Palate: Oh yeah, this has some power to it. Lemon zest instantly gives my whole mouth a quick, tingly shock. Afterwards a slightly minty caramel drives a numbing sensation throughout, quickly putting out the fire this tried to start under my fresh palate. Luckily cooler heads prevail and I can appreciate the soft banana note that lingers in the background. Another sip builds in just as much heft, but in a more appreciable manner. I get the thick molasses, tart berries and bright pepper that the nose was highlighting quite well. By my third sip, I feel as though this pour has mellowed out dramatically. The main highlights are a sweet banana peel note followed by the mixed berry buffet of raisin, plum, cranberry and cherry. The linger is medium with thick molasses making my saliva quite tacky along with it. I also find great spice that feels nestled under a layer of bread which softens the blow to the palate. Great flavors here, but rather unremarkable overall. My last sip is an allspice bomb that dropped on my palate and exited in great fumes through my nose as well. There's a big mouth coating of dry cinnamon and a lot of oak now surprisingly. The linger tapers off slowly, but noticeably rapidly as I feel the enjoyment level dropping. If this pour could stay in that sweet spot of big flavors longer I think I would enjoy it more. It can definitely drink a little hot at times. My last sip is punchy on the tongue as I let it linger as long as I can bear. The sting that spreads across my tongue is pronounced and I'm quite numbed by the experience. The main feeling I'm left with is a big caramel candy that is slowly dissolving in my mouth.


 

Rating: 3/5


Are you a fan of hazmat level proof points?

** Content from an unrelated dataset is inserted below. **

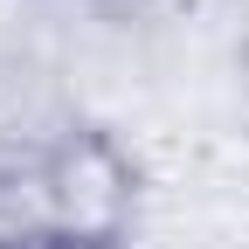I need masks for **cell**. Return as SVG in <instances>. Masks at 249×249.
<instances>
[{"label":"cell","instance_id":"cell-1","mask_svg":"<svg viewBox=\"0 0 249 249\" xmlns=\"http://www.w3.org/2000/svg\"><path fill=\"white\" fill-rule=\"evenodd\" d=\"M35 187L55 249H124L139 229V166L97 124L49 139L35 152Z\"/></svg>","mask_w":249,"mask_h":249},{"label":"cell","instance_id":"cell-2","mask_svg":"<svg viewBox=\"0 0 249 249\" xmlns=\"http://www.w3.org/2000/svg\"><path fill=\"white\" fill-rule=\"evenodd\" d=\"M242 97H249V76H242Z\"/></svg>","mask_w":249,"mask_h":249}]
</instances>
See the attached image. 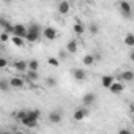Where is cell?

To me this pour felt a lot like your typical single barrel Jack Daniel's barrel proof picks, albeit a little more refined and certainly cherry-picked for quality. It's nice, but I don't see myself going out of my way to secure one of these bottles through unscrupulous methods, but I would gladly still buy one for retail if I saw it. It certainly tasted better than the last barrel proof pick I tried. To refresh my memory, I just cracked open the 2020 limited release rye to compare... The rye is definitely more up my alley and should definitely get a full review here soon! Thank you again to @foodboozecigars for the sample! I love getting to try before I buy. This was super helpful!


To me hazmat is a bit of a novelty; there's barrel strength releases that handle their proof incredibly well (Elijah Craig, George T Stagg, Booker's to name a few) and then there are pours that are just hot to be hot. This is the latter... so proof hounds rejoice!